Samek fala sobre sistema energético e desenvolvimento

Brasil tem o maior potencial hidráulico do planeta

O diretor geral da Usina Hidrelétrica Itaipu Binacional, Jorge Miguel Samek, no cargo desde 2002, foi recebido por Edson José Ramon, presidente da Associação Comercial do Paraná (ACP), nessa segunda-feira, 28, onde participou da reunião do Conselho Político da instituição, coordenado por Marco Antonio Peixoto. Em ampla exposição, Samek justificou a continuidade da exploração do potencial hidráulico abundante no País, reiterando “que em nenhum outro país existe esse potencial de utilização de energia limpa”.

Referindo-se especificamente às reservas de petróleo do pré-sal, Samek considerou “impensável que o Brasil substitua a exploração desse imenso potencial priorizando outras fontes como a energia eólica”, como preconizam os ambientalistas.

Itaipu conta com 20 unidades geradoras, cada uma com capacidade de 700 MW, tendo atingido o recorde de produção de eletricidade em 2008, com 94,7 milhões de quilowatts hora (kWh). A geração de Itaipu é responsável por 90% da energia consumida no Paraguai e 20% do consumo brasileiro.

_TRECHO DOS DADOS_:
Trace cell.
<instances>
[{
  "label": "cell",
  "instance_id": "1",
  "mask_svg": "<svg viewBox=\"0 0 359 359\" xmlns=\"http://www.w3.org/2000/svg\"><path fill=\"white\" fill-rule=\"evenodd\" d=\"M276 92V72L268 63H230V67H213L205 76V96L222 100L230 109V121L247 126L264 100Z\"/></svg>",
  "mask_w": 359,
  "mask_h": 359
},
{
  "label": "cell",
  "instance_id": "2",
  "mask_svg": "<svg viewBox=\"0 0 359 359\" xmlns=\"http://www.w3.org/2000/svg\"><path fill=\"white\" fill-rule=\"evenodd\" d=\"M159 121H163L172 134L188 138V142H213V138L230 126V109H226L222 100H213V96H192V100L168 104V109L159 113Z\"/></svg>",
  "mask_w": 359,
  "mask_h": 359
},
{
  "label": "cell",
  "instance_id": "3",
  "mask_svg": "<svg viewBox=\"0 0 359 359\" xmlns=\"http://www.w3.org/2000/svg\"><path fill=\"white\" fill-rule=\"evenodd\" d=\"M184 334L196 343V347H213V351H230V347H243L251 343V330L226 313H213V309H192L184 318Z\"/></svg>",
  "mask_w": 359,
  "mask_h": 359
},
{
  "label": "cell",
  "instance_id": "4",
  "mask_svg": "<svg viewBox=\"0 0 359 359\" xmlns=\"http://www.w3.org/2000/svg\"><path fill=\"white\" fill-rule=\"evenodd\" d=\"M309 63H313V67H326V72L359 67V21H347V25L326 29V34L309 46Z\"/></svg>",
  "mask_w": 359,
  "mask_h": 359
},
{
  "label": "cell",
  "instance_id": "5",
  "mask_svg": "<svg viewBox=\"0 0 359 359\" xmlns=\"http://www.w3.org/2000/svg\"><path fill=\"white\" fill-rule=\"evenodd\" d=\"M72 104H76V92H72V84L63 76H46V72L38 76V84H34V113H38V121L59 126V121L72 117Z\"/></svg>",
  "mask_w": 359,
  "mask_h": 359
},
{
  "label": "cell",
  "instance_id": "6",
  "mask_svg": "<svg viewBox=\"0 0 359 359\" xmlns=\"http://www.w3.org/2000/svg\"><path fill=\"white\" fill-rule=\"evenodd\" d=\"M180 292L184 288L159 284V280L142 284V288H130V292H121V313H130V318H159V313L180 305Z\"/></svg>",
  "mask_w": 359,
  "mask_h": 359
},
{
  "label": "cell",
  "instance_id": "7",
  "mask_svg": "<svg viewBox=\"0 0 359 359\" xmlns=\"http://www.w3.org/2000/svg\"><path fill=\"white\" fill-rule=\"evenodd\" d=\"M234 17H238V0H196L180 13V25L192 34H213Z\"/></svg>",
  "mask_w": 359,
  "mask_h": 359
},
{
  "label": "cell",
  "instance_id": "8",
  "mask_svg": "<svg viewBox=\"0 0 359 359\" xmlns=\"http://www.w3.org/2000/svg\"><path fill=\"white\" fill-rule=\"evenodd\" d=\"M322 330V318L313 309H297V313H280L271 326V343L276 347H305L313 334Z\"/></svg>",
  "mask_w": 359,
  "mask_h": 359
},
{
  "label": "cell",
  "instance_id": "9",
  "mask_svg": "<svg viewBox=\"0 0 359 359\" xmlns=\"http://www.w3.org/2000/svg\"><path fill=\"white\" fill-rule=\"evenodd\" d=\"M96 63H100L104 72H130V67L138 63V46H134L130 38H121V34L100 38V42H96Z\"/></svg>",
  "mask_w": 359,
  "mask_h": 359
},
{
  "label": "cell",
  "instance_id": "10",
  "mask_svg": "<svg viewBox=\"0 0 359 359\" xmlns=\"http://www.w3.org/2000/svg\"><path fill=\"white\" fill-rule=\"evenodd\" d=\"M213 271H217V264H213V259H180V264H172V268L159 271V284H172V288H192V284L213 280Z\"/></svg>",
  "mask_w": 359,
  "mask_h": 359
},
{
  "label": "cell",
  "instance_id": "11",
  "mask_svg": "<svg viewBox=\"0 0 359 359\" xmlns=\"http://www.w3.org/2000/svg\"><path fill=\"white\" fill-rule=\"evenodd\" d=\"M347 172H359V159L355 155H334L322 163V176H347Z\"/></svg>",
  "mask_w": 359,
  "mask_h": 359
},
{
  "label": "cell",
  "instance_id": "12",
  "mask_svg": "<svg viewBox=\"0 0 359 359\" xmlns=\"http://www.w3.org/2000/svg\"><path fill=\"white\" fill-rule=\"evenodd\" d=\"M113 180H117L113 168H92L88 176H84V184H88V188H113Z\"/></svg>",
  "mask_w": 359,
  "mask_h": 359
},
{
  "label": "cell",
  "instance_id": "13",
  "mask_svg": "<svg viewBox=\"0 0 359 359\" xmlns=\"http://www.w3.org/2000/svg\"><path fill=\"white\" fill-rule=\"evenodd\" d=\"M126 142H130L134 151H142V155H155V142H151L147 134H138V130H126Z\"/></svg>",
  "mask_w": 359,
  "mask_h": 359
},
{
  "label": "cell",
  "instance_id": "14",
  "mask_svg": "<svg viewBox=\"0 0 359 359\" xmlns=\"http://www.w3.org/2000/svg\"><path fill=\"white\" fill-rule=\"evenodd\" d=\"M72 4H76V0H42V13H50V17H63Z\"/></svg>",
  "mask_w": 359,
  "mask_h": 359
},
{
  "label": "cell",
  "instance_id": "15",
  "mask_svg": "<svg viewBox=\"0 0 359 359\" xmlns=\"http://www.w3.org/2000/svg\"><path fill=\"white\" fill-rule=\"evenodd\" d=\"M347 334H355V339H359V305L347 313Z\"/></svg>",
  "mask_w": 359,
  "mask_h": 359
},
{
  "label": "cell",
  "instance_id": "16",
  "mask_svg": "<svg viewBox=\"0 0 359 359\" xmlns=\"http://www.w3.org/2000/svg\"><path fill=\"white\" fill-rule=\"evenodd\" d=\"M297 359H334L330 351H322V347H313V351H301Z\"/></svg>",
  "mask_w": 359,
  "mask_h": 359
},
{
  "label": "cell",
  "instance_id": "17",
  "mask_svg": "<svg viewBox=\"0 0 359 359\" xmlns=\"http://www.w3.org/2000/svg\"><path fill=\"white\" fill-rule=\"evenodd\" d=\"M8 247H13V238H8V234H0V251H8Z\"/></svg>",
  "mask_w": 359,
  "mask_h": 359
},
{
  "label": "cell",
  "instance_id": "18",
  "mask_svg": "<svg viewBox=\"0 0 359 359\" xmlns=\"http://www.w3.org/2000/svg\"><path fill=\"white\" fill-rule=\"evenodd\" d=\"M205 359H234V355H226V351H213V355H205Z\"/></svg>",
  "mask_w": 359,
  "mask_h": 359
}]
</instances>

_TAREFA PROPOSTA_: Escreva a continuação da notícia sobre a fala de Jorge Miguel Samek na Associação Comercial do Paraná, começando logo após a última frase apresentada.

_RESPOSTA ESCRITA_:
Samek admitiu, no entanto, que o governo deve continuar investindo na experimentação de outras matrizes (solar, eólica, nuclear e térmica, entre outras), embora tenha lembrado que “o custo de produção por kWh dessas matrizes é muito elevado, na maioria das vezes tornando inviável a exploração em grande escala”.

Destacou também o uso do petróleo como fonte de energia, citando estudos que apontam para a predominância do insumo até 2050, salientando a vantagem brasileira com as reservas do pré-sal, além da extraordinária produção de etanol a partir da cana de açúcar. Comparando a potência instalada da Hidrelétrica com a produção termelétrica, Samek afirmou que “seriam necessários 536 mil barris de petróleo para igualar a produção de Itaipu”.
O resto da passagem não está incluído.